▶ **PROBLEM TO SOLVE**
Please copy word for word the part of the listing below that begins with the line containing "What is the distance that" and ends with the line containing "17129 millimetres", both of those lines included.

-- start --

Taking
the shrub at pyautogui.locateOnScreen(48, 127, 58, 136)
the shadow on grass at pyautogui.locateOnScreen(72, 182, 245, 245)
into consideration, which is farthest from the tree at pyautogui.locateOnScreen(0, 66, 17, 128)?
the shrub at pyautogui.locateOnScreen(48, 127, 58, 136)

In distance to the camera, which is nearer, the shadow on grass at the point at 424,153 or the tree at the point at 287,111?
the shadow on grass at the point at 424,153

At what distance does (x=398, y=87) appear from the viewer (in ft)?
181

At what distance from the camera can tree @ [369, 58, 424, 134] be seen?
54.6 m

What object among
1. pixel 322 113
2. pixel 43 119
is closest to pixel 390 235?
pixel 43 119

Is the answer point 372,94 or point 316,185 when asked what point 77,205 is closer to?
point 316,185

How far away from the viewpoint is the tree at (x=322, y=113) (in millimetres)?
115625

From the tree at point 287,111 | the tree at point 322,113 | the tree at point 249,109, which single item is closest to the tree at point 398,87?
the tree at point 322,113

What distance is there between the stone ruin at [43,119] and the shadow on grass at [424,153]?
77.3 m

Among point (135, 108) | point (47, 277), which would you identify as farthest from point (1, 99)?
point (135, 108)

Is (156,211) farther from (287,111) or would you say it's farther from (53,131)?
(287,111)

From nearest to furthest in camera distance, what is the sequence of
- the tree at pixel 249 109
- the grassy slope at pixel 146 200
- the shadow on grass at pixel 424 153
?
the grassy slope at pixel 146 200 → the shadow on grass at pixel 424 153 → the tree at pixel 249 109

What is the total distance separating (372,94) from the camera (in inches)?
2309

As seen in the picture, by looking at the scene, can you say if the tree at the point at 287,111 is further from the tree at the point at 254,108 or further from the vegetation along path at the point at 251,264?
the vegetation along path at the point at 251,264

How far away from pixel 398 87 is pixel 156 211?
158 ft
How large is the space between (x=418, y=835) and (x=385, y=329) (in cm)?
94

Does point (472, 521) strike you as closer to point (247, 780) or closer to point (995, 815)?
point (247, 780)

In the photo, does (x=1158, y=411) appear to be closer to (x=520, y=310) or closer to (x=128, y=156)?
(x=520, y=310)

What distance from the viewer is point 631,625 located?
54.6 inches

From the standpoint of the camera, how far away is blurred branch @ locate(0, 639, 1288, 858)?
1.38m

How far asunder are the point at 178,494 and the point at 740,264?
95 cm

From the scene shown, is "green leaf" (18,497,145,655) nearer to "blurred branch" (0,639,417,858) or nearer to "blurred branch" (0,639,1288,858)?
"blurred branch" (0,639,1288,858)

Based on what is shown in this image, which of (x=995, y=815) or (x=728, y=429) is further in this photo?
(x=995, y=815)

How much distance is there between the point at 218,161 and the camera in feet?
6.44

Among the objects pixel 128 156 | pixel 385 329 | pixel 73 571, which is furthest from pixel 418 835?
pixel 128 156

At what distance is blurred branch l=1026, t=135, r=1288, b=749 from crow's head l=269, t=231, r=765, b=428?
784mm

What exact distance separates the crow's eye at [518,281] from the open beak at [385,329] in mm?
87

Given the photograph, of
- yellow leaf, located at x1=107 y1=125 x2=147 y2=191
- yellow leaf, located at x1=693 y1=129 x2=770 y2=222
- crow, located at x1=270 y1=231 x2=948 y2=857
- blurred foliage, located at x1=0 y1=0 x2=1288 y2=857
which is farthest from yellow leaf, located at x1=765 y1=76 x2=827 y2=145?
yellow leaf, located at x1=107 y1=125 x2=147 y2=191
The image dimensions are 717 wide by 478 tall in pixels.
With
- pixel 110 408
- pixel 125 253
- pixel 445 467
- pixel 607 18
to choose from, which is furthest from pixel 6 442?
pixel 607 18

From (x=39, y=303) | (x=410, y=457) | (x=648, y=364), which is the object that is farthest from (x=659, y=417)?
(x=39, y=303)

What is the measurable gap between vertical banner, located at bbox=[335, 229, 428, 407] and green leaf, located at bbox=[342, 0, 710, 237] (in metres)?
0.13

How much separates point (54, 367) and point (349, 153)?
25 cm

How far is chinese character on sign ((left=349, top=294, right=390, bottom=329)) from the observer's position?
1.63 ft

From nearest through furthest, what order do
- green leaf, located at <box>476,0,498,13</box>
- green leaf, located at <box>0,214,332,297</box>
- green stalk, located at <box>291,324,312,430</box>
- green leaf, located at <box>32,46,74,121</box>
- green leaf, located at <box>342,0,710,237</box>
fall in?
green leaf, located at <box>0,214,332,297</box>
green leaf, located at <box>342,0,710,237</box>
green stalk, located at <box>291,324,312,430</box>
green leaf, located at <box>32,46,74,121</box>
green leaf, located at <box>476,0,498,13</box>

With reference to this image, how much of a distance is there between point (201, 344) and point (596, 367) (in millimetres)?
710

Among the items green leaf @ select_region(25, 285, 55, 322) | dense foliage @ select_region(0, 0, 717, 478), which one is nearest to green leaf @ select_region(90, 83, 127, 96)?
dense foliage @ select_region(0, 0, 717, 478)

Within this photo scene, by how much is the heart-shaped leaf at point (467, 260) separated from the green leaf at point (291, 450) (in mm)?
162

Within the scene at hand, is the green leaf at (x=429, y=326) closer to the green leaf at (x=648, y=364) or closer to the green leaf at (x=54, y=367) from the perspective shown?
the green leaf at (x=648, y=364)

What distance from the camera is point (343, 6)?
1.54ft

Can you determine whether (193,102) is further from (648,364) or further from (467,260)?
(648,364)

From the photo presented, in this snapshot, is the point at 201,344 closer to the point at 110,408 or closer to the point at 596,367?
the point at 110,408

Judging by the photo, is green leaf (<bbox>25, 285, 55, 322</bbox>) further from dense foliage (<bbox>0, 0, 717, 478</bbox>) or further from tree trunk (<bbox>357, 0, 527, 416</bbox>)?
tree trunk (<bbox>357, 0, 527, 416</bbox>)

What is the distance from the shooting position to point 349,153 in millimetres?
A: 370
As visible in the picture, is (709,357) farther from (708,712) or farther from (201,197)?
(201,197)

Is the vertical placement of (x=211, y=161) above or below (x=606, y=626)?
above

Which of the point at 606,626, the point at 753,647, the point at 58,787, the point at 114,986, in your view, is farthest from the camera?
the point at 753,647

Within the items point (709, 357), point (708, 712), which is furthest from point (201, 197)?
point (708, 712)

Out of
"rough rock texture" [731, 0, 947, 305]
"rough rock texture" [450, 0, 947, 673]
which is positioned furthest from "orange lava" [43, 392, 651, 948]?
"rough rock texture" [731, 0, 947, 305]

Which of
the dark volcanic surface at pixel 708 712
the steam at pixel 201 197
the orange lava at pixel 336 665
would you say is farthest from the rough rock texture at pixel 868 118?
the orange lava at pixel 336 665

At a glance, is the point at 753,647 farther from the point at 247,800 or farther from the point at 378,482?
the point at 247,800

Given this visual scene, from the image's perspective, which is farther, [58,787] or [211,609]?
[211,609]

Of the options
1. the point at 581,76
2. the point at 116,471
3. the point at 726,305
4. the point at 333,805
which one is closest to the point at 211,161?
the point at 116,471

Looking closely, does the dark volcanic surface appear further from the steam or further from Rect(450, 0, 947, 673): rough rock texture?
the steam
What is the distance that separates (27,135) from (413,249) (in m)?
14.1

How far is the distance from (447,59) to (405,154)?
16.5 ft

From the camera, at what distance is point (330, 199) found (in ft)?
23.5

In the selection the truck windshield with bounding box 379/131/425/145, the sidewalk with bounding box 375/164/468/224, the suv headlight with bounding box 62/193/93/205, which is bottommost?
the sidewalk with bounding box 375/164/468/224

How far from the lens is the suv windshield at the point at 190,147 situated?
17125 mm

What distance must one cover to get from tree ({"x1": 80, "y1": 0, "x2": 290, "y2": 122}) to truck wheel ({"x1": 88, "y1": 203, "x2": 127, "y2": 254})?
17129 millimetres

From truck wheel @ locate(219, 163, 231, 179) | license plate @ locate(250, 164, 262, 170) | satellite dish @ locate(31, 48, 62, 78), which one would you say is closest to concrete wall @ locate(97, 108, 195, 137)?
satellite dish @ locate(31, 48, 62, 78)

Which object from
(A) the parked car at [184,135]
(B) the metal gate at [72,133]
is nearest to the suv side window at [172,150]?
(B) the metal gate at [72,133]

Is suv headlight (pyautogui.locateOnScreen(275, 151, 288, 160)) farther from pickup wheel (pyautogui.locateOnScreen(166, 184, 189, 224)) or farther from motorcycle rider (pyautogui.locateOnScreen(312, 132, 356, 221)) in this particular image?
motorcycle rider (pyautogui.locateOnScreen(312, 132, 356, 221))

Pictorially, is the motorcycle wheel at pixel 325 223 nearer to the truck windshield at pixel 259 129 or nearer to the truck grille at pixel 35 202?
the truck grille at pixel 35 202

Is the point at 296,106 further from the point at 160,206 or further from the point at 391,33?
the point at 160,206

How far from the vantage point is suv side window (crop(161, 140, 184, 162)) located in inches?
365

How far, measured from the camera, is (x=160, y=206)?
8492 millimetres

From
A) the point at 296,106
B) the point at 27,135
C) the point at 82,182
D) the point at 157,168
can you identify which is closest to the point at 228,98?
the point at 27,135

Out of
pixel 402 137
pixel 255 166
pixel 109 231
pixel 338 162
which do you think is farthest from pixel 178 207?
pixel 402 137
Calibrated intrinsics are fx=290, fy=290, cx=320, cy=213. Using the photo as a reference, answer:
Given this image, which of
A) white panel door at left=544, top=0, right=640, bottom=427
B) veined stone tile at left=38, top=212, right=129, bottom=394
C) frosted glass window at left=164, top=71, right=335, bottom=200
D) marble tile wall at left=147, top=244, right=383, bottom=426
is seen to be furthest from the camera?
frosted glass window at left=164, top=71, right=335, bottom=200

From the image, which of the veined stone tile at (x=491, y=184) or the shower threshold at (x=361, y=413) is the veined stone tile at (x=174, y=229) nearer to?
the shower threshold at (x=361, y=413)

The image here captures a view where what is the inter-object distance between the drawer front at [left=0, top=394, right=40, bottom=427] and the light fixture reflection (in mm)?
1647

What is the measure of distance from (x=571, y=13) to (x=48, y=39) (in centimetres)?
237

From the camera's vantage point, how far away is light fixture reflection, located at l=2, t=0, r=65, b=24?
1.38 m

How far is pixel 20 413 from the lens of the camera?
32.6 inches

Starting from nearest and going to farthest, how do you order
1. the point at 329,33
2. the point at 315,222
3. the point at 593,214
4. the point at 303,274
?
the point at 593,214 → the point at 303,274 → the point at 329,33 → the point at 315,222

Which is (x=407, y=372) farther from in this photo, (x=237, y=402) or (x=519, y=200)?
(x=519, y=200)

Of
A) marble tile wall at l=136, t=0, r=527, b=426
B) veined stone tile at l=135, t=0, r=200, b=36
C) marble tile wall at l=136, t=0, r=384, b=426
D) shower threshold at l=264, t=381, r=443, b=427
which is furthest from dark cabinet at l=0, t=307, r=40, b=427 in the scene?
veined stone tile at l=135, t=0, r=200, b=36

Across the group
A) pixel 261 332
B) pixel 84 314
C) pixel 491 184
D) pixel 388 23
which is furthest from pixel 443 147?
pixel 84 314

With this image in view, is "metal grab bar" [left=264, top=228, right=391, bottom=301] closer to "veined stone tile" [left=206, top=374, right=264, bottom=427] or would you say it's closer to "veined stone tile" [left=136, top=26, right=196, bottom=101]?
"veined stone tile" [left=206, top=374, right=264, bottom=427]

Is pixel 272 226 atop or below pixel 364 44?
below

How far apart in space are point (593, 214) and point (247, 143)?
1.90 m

-- end --

▶ **THE OUTPUT**
What is the distance that separates (27,135) from (413,249) (in m)?
14.1

How far is the distance from (447,59) to (405,154)?
16.5 ft

From the camera, at what distance is point (330, 199) found (in ft)?
23.5

In the selection the truck windshield with bounding box 379/131/425/145, the sidewalk with bounding box 375/164/468/224, the suv headlight with bounding box 62/193/93/205, which is bottommost?
the sidewalk with bounding box 375/164/468/224

How far from the lens is the suv windshield at the point at 190,147 situated?
17125 mm

What distance must one cover to get from tree ({"x1": 80, "y1": 0, "x2": 290, "y2": 122}) to truck wheel ({"x1": 88, "y1": 203, "x2": 127, "y2": 254})?
17129 millimetres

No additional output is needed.